Having this kind of result for the first time got me thinking there must have been a mistake and maybe it was nothing after all. So to prove my belief, I went to see a pulmonologist for the first time in my grown-up life. I was confident in answering NO as she asked me if I smoke, did I have TB before, and many things that comprise an unhealthy lifestyle. She scanned the xray image and started pulling out a booklet from her desk and wrote my name on it. That booklet, as I later learned, was the thing that I should use to monitor that I comply with the medication. Things went by so fast. She was writing her prescription as she was telling me to drink the medicine faithfully everyday for the next two weeks, and then I’ll see her again after that to check on my progress.
I mumbled, “Doc, do I really have TB?” She casually answered with a yes and she doesn’t seem to be enthusiastic in explaining to me what’s going on. I asked her to explain more about it. I learned that TB is present in my lungs and we need to suppress it or make it dormant. TB cannot be removed totally, but it can be treated. I might have gotten it from anywhere and it will take 6 months of rigid medication.
A lot of things got battling in my mind during those moments.
First I have a one-year old child whom I kiss a lot. Could he have it, too? Well, thanks God he was vaccinated against TB in the form of BCG. That brought me tons of relief.
Second, people in my household and in my workplace could have it too – whether I am their source or I go it from them. This got my husband rushing to the pulmonologist too and although his results turned in negative, he was given his share of the medications, only the lower dose I think, just to be sure there’s nothing in him. For the other people, I wouldn’t know. TB is not an openly-discussed disease.
Third, I will have to take an antibiotic for the next six months! You see I am this person who would choose to bear the pain than to take a pain-reliever, considering how my kidney would suffer in filtering the medicine. Now this, six months of taking in tablets with possible side effects.

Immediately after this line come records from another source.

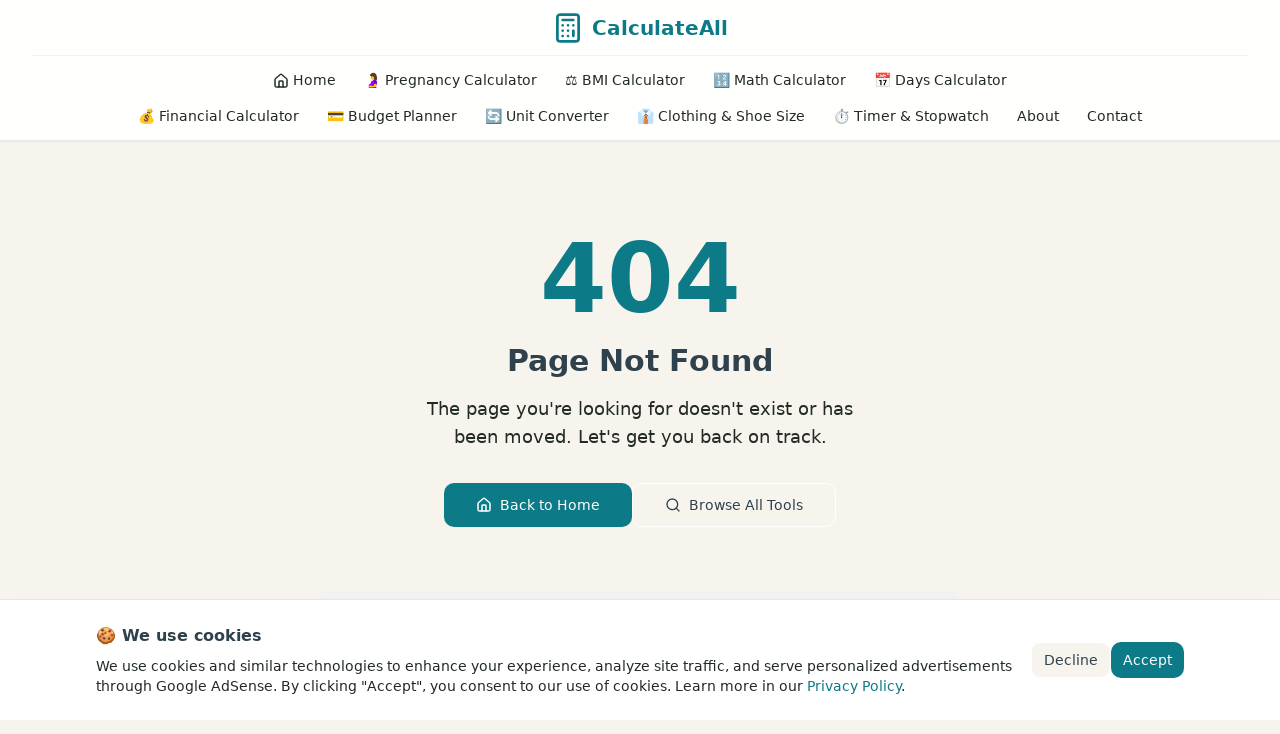

--- FILE ---
content_type: text/html
request_url: https://calculateall.net/blog/category/communication/
body_size: 734
content:
<!doctype html>
<html lang="en">
  <head>
    <meta charset="UTF-8" />
    <meta name="viewport" content="width=device-width, initial-scale=1.0" />
    <link rel="icon" type="image/x-icon" href="https://storage.googleapis.com/gpt-engineer-file-uploads/UKlwEPlnFUOP4Kbpnr4NCZhBD3C2/uploads/1762233514220-icon.png">
    <meta name="robots" content="index, follow, max-image-preview:large, max-snippet:-1, max-video-preview:-1" />
    <link rel="sitemap" type="application/xml" href="/sitemap.xml" />
    
    <!-- DNS Prefetch & Preconnect for Performance -->
    <link rel="dns-prefetch" href="https://pagead2.googlesyndication.com">
    <link rel="dns-prefetch" href="https://www.googletagservices.com">
    <link rel="preconnect" href="https://pagead2.googlesyndication.com" crossorigin>
    <link rel="preconnect" href="https://fonts.googleapis.com">
    <link rel="preconnect" href="https://fonts.gstatic.com" crossorigin>
    
    <!-- Google AdSense -->
    <script async src="https://pagead2.googlesyndication.com/pagead/js/adsbygoogle.js?client=ca-pub-5742945374879120" crossorigin="anonymous"></script>
    
    <!-- Theme Color -->
    <meta name="theme-color" content="#0d9488" />
    <meta name="apple-mobile-web-app-capable" content="yes" />
    <meta name="apple-mobile-web-app-status-bar-style" content="default" />
    
    <title>CalculateAll - Free Professional Calculators & Tools</title>
    <meta name="description" content="Free professional calculators including pregnancy due date, BMI, budget planner, financial tools, math calculator, unit converter, timer, and clothing size calculator. Accurate and easy to use.">
    <meta name="author" content="CalculateAll" />
    <meta name="keywords" content="calculator, BMI calculator, pregnancy calculator, budget planner, financial calculator, math calculator, unit converter, days calculator, timer, stopwatch, clothing size calculator">
    
    <!-- Open Graph -->
    <meta property="og:type" content="website" />
    <meta property="og:url" content="https://calculateall.net" />
    <meta property="og:title" content="CalculateAll - Free Professional Calculators & Tools" />
    <meta property="og:description" content="Free professional calculators including pregnancy due date, BMI, budget planner, financial tools, math calculator, unit converter, timer, and clothing size calculator. Accurate and easy to use." />
    <meta property="og:image" content="https://storage.googleapis.com/gpt-engineer-file-uploads/UKlwEPlnFUOP4Kbpnr4NCZhBD3C2/social-images/social-1762234587981-calculateallimage.png">
    <meta property="og:site_name" content="CalculateAll.net" />
    <meta property="og:locale" content="en_US" />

It was difficult but I should undergo the medication. I faithfully took in the three tablets first thing when I wake up. I’m blessed to have experienced no side effects aside from the brownish-red urine starting 9am until the evening.
My lungs were cleared up some time during the second month and that was a success! That time the prescription was also changed to just one tablet.
I’ve completed the medication two months ago and I’m happy about it. It was like I’m free at last, hopefully for life!